In South Korea, a nation of 49 million where Internet addiction disorder (IAD) is a recognized diagnosis, 250,000 patients younger than age 18 are in treatment for this condition, said Dr. Rich, who is also director of the video intervention/prevention assessment program at the hospital and an adolescent medicine specialist at Harvard Medical School in Boston.

American children who meet the Korean criteria for IAD have higher levels of obsessive-compulsive behaviors; more depression, anxiety, and paranoid ideation; and lower scores for interpersonal sensitivity than do controls.

An intriguing but poorly understood interplay exists between IAD and attention-deficit/hyperactivity disorder (ADHD). The prevalence of IAD is significantly higher among American children with ADHD. Moreover, when youths with ADHD play video games, their ADHD symptoms subside.

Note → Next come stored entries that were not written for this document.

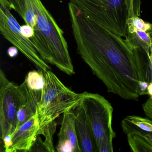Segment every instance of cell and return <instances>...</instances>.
<instances>
[{"label":"cell","instance_id":"6da1fadb","mask_svg":"<svg viewBox=\"0 0 152 152\" xmlns=\"http://www.w3.org/2000/svg\"><path fill=\"white\" fill-rule=\"evenodd\" d=\"M68 11L77 52L108 92L138 100L141 48L100 27L69 2Z\"/></svg>","mask_w":152,"mask_h":152},{"label":"cell","instance_id":"7a4b0ae2","mask_svg":"<svg viewBox=\"0 0 152 152\" xmlns=\"http://www.w3.org/2000/svg\"><path fill=\"white\" fill-rule=\"evenodd\" d=\"M25 22L32 27L33 45L42 59L69 75L75 74L64 31L41 0H7Z\"/></svg>","mask_w":152,"mask_h":152},{"label":"cell","instance_id":"3957f363","mask_svg":"<svg viewBox=\"0 0 152 152\" xmlns=\"http://www.w3.org/2000/svg\"><path fill=\"white\" fill-rule=\"evenodd\" d=\"M81 12L104 29L126 37L130 22L139 17L141 0H69Z\"/></svg>","mask_w":152,"mask_h":152},{"label":"cell","instance_id":"277c9868","mask_svg":"<svg viewBox=\"0 0 152 152\" xmlns=\"http://www.w3.org/2000/svg\"><path fill=\"white\" fill-rule=\"evenodd\" d=\"M43 72L46 83L37 111L39 129L72 109L83 98V93L78 94L68 88L50 70Z\"/></svg>","mask_w":152,"mask_h":152},{"label":"cell","instance_id":"5b68a950","mask_svg":"<svg viewBox=\"0 0 152 152\" xmlns=\"http://www.w3.org/2000/svg\"><path fill=\"white\" fill-rule=\"evenodd\" d=\"M82 102L99 152H113L116 136L112 126L113 108L103 96L85 91Z\"/></svg>","mask_w":152,"mask_h":152},{"label":"cell","instance_id":"8992f818","mask_svg":"<svg viewBox=\"0 0 152 152\" xmlns=\"http://www.w3.org/2000/svg\"><path fill=\"white\" fill-rule=\"evenodd\" d=\"M11 10L8 1L0 0L1 33L37 67L44 72L50 70V67L40 56L31 40L23 35L21 26L11 13Z\"/></svg>","mask_w":152,"mask_h":152},{"label":"cell","instance_id":"52a82bcc","mask_svg":"<svg viewBox=\"0 0 152 152\" xmlns=\"http://www.w3.org/2000/svg\"><path fill=\"white\" fill-rule=\"evenodd\" d=\"M18 85L10 82L0 70L1 138L11 134L16 129L17 112L19 105Z\"/></svg>","mask_w":152,"mask_h":152},{"label":"cell","instance_id":"ba28073f","mask_svg":"<svg viewBox=\"0 0 152 152\" xmlns=\"http://www.w3.org/2000/svg\"><path fill=\"white\" fill-rule=\"evenodd\" d=\"M18 89L19 105L17 112L16 130L36 113L38 104L42 95V92H38L31 89L25 80L22 84L18 85Z\"/></svg>","mask_w":152,"mask_h":152},{"label":"cell","instance_id":"9c48e42d","mask_svg":"<svg viewBox=\"0 0 152 152\" xmlns=\"http://www.w3.org/2000/svg\"><path fill=\"white\" fill-rule=\"evenodd\" d=\"M39 129L37 112L27 121L15 131L13 135L12 146L9 152H30L36 140Z\"/></svg>","mask_w":152,"mask_h":152},{"label":"cell","instance_id":"30bf717a","mask_svg":"<svg viewBox=\"0 0 152 152\" xmlns=\"http://www.w3.org/2000/svg\"><path fill=\"white\" fill-rule=\"evenodd\" d=\"M75 114V127L82 152H98L86 112L82 101L72 108Z\"/></svg>","mask_w":152,"mask_h":152},{"label":"cell","instance_id":"8fae6325","mask_svg":"<svg viewBox=\"0 0 152 152\" xmlns=\"http://www.w3.org/2000/svg\"><path fill=\"white\" fill-rule=\"evenodd\" d=\"M121 126L132 151L152 152V132L143 130L124 118Z\"/></svg>","mask_w":152,"mask_h":152},{"label":"cell","instance_id":"7c38bea8","mask_svg":"<svg viewBox=\"0 0 152 152\" xmlns=\"http://www.w3.org/2000/svg\"><path fill=\"white\" fill-rule=\"evenodd\" d=\"M58 137V141H70L74 152H82L77 139L75 127V114L72 109L63 114L61 128Z\"/></svg>","mask_w":152,"mask_h":152},{"label":"cell","instance_id":"4fadbf2b","mask_svg":"<svg viewBox=\"0 0 152 152\" xmlns=\"http://www.w3.org/2000/svg\"><path fill=\"white\" fill-rule=\"evenodd\" d=\"M125 39L134 48H140L144 49L149 60L152 45V36L150 34L142 31L133 30L128 33Z\"/></svg>","mask_w":152,"mask_h":152},{"label":"cell","instance_id":"5bb4252c","mask_svg":"<svg viewBox=\"0 0 152 152\" xmlns=\"http://www.w3.org/2000/svg\"><path fill=\"white\" fill-rule=\"evenodd\" d=\"M25 80L29 88L34 91L42 92L45 88L46 80L42 70L29 72Z\"/></svg>","mask_w":152,"mask_h":152},{"label":"cell","instance_id":"9a60e30c","mask_svg":"<svg viewBox=\"0 0 152 152\" xmlns=\"http://www.w3.org/2000/svg\"><path fill=\"white\" fill-rule=\"evenodd\" d=\"M56 121H54L47 124L43 129L39 130L38 131V135L42 134L45 137L43 144L47 152L55 151L53 143V136L56 132Z\"/></svg>","mask_w":152,"mask_h":152},{"label":"cell","instance_id":"2e32d148","mask_svg":"<svg viewBox=\"0 0 152 152\" xmlns=\"http://www.w3.org/2000/svg\"><path fill=\"white\" fill-rule=\"evenodd\" d=\"M128 121L141 129L152 132V120L137 115H129L125 117Z\"/></svg>","mask_w":152,"mask_h":152},{"label":"cell","instance_id":"e0dca14e","mask_svg":"<svg viewBox=\"0 0 152 152\" xmlns=\"http://www.w3.org/2000/svg\"><path fill=\"white\" fill-rule=\"evenodd\" d=\"M133 30L143 31L152 35V24L145 22L139 17H136L131 20L129 26V32Z\"/></svg>","mask_w":152,"mask_h":152},{"label":"cell","instance_id":"ac0fdd59","mask_svg":"<svg viewBox=\"0 0 152 152\" xmlns=\"http://www.w3.org/2000/svg\"><path fill=\"white\" fill-rule=\"evenodd\" d=\"M56 148L58 152H74L71 142L68 140L58 141Z\"/></svg>","mask_w":152,"mask_h":152},{"label":"cell","instance_id":"d6986e66","mask_svg":"<svg viewBox=\"0 0 152 152\" xmlns=\"http://www.w3.org/2000/svg\"><path fill=\"white\" fill-rule=\"evenodd\" d=\"M152 36V35H151ZM148 65L146 72L145 81L149 84L152 82V45L150 49V58L148 60Z\"/></svg>","mask_w":152,"mask_h":152},{"label":"cell","instance_id":"ffe728a7","mask_svg":"<svg viewBox=\"0 0 152 152\" xmlns=\"http://www.w3.org/2000/svg\"><path fill=\"white\" fill-rule=\"evenodd\" d=\"M142 108L145 114L152 120V99L149 98L142 105Z\"/></svg>","mask_w":152,"mask_h":152},{"label":"cell","instance_id":"44dd1931","mask_svg":"<svg viewBox=\"0 0 152 152\" xmlns=\"http://www.w3.org/2000/svg\"><path fill=\"white\" fill-rule=\"evenodd\" d=\"M22 34L25 37L31 39L34 36V31L32 27L26 24L21 26Z\"/></svg>","mask_w":152,"mask_h":152},{"label":"cell","instance_id":"7402d4cb","mask_svg":"<svg viewBox=\"0 0 152 152\" xmlns=\"http://www.w3.org/2000/svg\"><path fill=\"white\" fill-rule=\"evenodd\" d=\"M18 49L15 47H11L9 48L7 50V54L10 58L16 57L18 54Z\"/></svg>","mask_w":152,"mask_h":152},{"label":"cell","instance_id":"603a6c76","mask_svg":"<svg viewBox=\"0 0 152 152\" xmlns=\"http://www.w3.org/2000/svg\"><path fill=\"white\" fill-rule=\"evenodd\" d=\"M147 91L148 95L149 96L150 98L152 99V82L149 83Z\"/></svg>","mask_w":152,"mask_h":152}]
</instances>
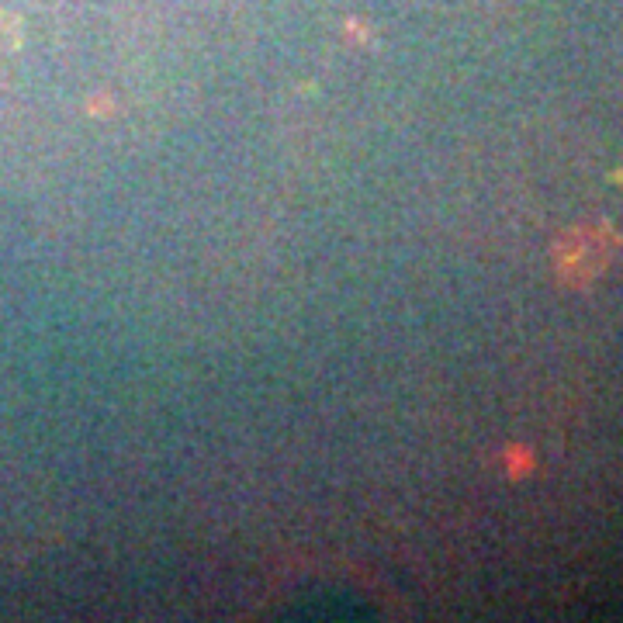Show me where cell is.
Here are the masks:
<instances>
[{"label":"cell","instance_id":"cell-1","mask_svg":"<svg viewBox=\"0 0 623 623\" xmlns=\"http://www.w3.org/2000/svg\"><path fill=\"white\" fill-rule=\"evenodd\" d=\"M613 236L606 229H592V225H582V229H572L558 239L554 246V267H558V277L568 284V288H585L592 284L599 274L606 270L613 257Z\"/></svg>","mask_w":623,"mask_h":623}]
</instances>
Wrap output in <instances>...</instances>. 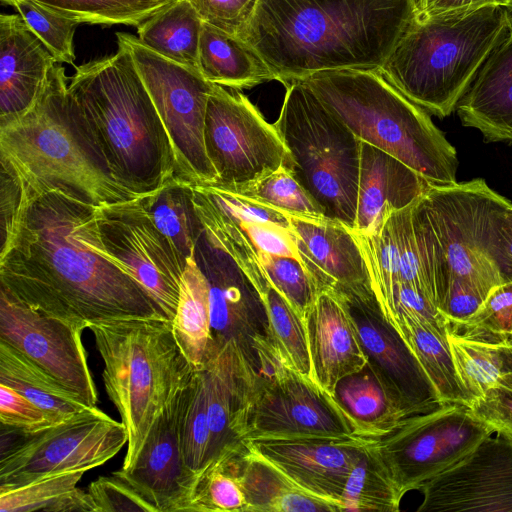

And when children who meet the criteria for IAD but don’t have ADHD are placed on methylphenidate (Ritalin) their IAD symptoms decrease, he said at the meeting.

Although the official American Psychiatric Association position is that there isn’t sufficient scientific data to support inclusion of IAD in the DSM-5, Dr. Rich said there has been a "huge" behind-the-scenes battle, with some addiction medicine specialists arguing against the entire concept of non–substance-based behavioral addictions. The skeptics may have carried the day by denying the IAD diagnosis inclusion in the forthcoming DSM-5, he said, but they haven’t done clinicians or patients any favors.

"I am seeing an increasing number of kids with not necessarily true addictions, but with problematic use ... of video games, where it’s getting in the way of their functioning in one way or another. I think we need to be there for them, but unless it’s recognized as a diagnosis it’s hard to build an infrastructure to care for them and access the services they need," the pediatrician said.

He works around this obstacle by using accepted diagnoses for which the young patients qualify.

"I’m often treating them with the diagnosis of insomnia when what’s really happening is they’re staying up all night playing World of Warcraft, or [I’m] treating them for generalized anxiety disorder because they’re playing a violent video game and they’re twitchy as a result. So, please, keep video game addiction in mind when you are assessing a kid for issues of sleeplessness, anxiety, irritability, poor school performance. Put it on the differential diagnosis list along with depression and anxiety and substance use," Dr. Rich urged.